Starting at the line below that contains "18 USA Energy Intensity (BTU/GDP) 1850-2006" and ending at the line that contains "Screenshot from CAST's", retype each line exactly as it stands, but omit the pictures.

THE RECORDS>
:::::

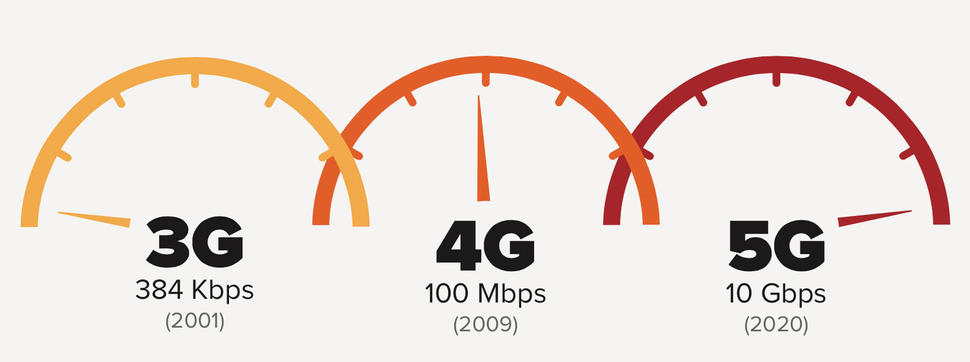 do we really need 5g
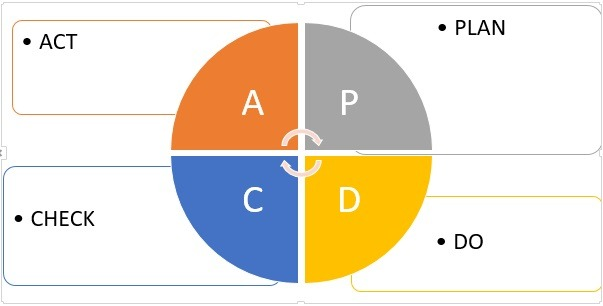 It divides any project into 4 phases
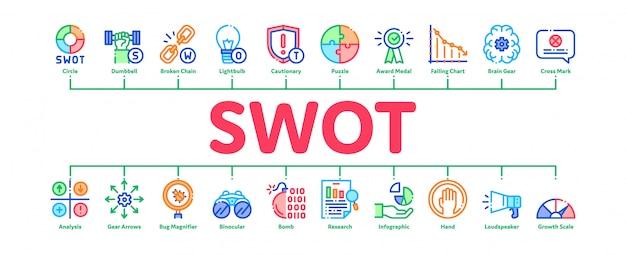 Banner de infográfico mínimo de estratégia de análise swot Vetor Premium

:::::

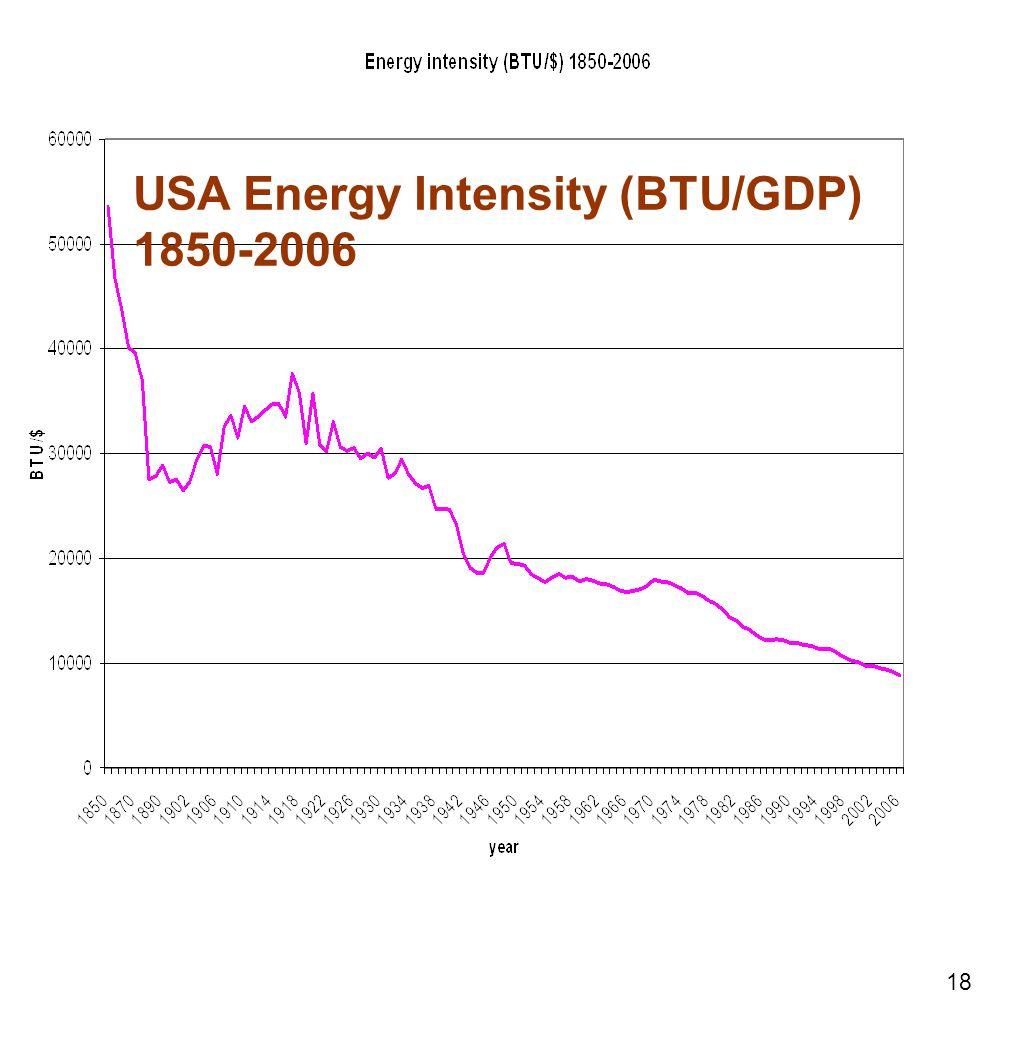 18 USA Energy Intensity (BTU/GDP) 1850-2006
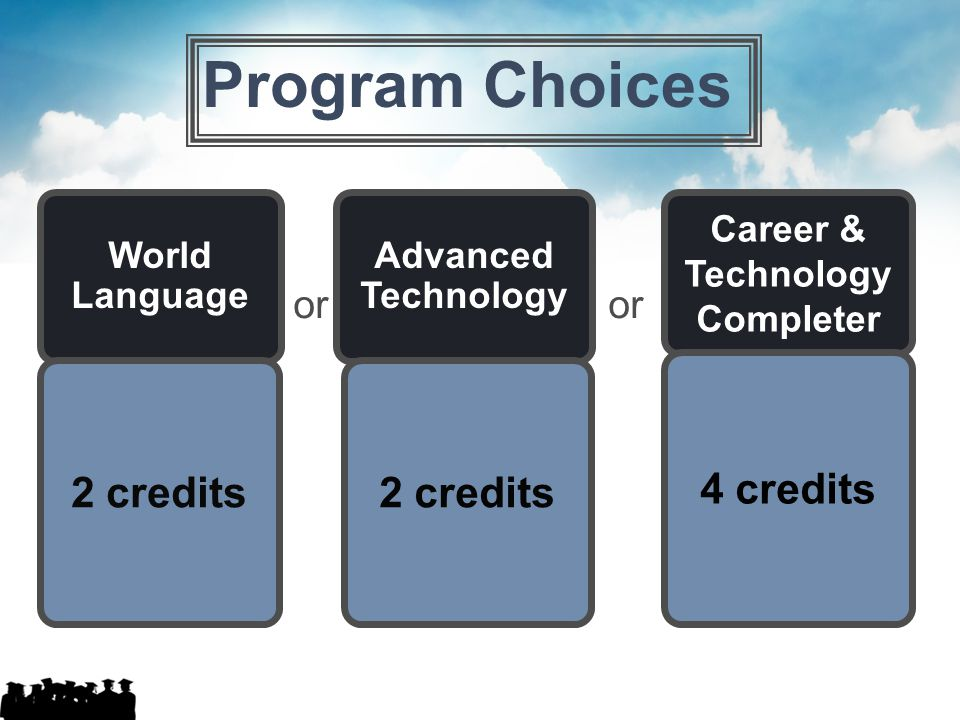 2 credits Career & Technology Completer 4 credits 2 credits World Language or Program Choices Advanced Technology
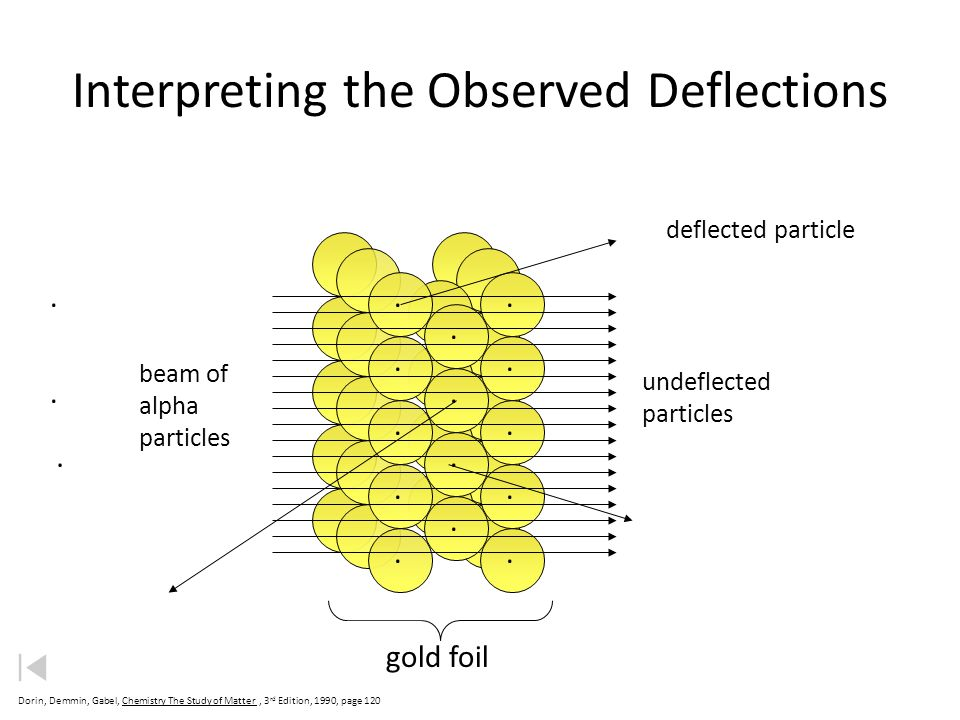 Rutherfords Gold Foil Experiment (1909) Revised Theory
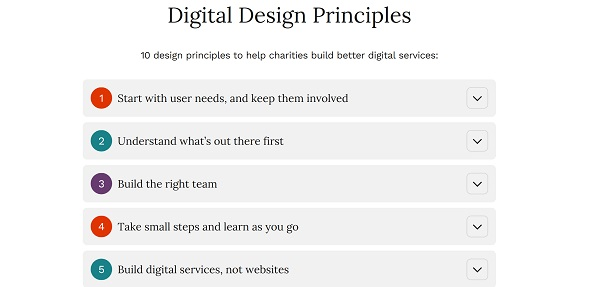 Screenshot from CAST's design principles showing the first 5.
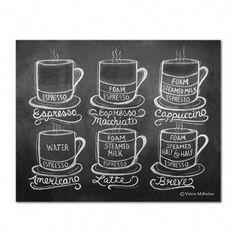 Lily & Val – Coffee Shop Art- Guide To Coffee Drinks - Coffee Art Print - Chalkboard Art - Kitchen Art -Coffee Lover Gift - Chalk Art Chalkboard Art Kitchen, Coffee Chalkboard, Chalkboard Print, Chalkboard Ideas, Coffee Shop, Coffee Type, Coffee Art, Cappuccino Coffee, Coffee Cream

:::::

ANSWER SPACE>
 18 USA Energy Intensity (BTU/GDP) 1850-2006
 2 credits Career & Technology Completer 4 credits 2 credits World Language or Program Choices Advanced Technology
 Rutherfords Gold Foil Experiment (1909) Revised Theory
 Screenshot from CAST's design principles showing the first 5.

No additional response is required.